Everyone has really liked the #nmwarrior hashtag and I kind of said it completely by accident! I was speaking to a lot of female bankers at an event we had in our SoHo store, and I said, “Well you don't have to wear a suit to feel strong” and everyone jumped on the idea and phrase. I said it by accident, but I meant it! I was just trying to sell dresses to bankers haha, but everyone liked it!
Our Spring Summer show took a little softer edge, but within that there is a strong character too.
I’d love to chat a little bit about your experience with New York City itself. Obviously you’ve been here for a long time. How have you seen the fashion industry change, and how have you seen the city change?
The good thing is that we have much more global sourcing now, so you can do so many techniques that you couldn't when I was starting out. You couldn't do all the embroidery and beading. And even though we are 90% made in New York, I can get beaded pieces done outside of the country and then sew the dress itself here.

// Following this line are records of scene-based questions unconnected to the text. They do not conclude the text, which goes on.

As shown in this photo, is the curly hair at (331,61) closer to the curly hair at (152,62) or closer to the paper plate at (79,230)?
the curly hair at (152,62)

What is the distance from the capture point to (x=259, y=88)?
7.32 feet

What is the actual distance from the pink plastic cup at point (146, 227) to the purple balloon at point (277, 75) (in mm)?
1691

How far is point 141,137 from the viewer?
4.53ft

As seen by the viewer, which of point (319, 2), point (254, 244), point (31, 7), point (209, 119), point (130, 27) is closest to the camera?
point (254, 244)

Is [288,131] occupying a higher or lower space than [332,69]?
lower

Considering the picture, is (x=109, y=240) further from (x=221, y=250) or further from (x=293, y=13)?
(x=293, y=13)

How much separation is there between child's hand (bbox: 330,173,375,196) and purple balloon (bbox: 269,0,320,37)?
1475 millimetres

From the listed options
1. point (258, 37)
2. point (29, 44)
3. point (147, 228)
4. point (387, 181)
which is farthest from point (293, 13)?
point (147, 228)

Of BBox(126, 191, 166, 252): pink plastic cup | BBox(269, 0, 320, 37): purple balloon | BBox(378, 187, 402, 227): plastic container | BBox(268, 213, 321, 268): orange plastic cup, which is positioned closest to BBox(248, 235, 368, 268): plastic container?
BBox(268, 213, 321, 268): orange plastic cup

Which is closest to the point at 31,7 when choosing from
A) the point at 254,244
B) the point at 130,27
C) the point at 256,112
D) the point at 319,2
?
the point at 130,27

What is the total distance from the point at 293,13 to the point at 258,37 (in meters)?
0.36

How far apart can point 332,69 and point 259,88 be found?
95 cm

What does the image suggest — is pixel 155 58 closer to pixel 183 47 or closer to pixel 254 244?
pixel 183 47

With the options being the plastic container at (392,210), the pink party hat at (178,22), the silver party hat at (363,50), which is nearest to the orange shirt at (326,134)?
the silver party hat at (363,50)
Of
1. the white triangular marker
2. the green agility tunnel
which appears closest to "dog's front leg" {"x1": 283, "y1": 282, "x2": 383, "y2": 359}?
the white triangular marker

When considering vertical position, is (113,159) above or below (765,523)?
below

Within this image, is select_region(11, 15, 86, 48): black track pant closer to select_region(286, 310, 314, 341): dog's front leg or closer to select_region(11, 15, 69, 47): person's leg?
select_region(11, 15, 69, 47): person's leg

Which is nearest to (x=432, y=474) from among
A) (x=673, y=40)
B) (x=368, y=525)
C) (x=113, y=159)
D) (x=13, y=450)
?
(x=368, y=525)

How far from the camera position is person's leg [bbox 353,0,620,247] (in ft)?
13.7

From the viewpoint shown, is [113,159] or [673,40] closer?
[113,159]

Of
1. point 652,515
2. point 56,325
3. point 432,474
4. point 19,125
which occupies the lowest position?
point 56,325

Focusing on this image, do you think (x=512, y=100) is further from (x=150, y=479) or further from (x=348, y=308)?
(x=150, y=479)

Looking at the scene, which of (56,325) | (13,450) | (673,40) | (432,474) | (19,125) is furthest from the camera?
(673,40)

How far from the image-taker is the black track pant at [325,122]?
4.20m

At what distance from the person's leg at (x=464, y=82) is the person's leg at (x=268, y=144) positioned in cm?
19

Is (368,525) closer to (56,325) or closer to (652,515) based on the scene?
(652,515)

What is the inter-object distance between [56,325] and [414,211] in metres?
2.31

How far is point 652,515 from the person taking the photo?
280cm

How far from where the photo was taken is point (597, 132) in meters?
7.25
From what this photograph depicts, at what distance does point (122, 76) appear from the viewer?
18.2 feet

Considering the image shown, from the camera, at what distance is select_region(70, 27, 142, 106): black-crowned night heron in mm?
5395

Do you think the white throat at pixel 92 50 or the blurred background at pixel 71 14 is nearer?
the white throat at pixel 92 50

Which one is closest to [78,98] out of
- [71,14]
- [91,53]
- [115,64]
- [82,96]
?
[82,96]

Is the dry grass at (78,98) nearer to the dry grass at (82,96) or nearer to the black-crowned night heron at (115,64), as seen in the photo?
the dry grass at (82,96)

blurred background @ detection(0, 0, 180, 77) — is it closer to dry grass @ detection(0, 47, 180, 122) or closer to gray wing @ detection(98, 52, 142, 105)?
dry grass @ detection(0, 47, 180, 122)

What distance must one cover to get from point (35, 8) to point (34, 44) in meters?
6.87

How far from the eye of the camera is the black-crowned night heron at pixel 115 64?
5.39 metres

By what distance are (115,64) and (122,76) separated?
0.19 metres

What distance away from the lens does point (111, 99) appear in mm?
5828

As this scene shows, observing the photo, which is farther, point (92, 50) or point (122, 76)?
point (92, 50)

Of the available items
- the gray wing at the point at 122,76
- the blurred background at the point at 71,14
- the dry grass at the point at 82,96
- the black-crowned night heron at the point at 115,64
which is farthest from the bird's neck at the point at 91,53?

I feel like the quality of clothing has also got so much better in New York over time. It’s so much more interesting, because thirty years ago, everyone just made a dress with a simple zipper up the back, all were cut in the same fabric, and basically that was it.
With regard to the city… well there’s too much building going on, and they’re ruining a lot of neighborhoods. I feel even though they’re going to build, they should stay in the character of the neighborhood or the zoning restrictions. People are always getting variances for the zoning. So many buildings go up, there was one on the Lower East Side, where they put two extra floors on it, and you know, you can’t tell the building to take those additional floors down. People are bypassing a lot of stuff here which is unfortunate, which means a lot of areas are losing their character.
Lastly, a couple of your favorite places in the city to eat and visit?
Well I love going to Williamsburg, there are so many great restaurants there. I always eat Downtown too. Spots like Nobu, Indochine and Waverly Inn are really great.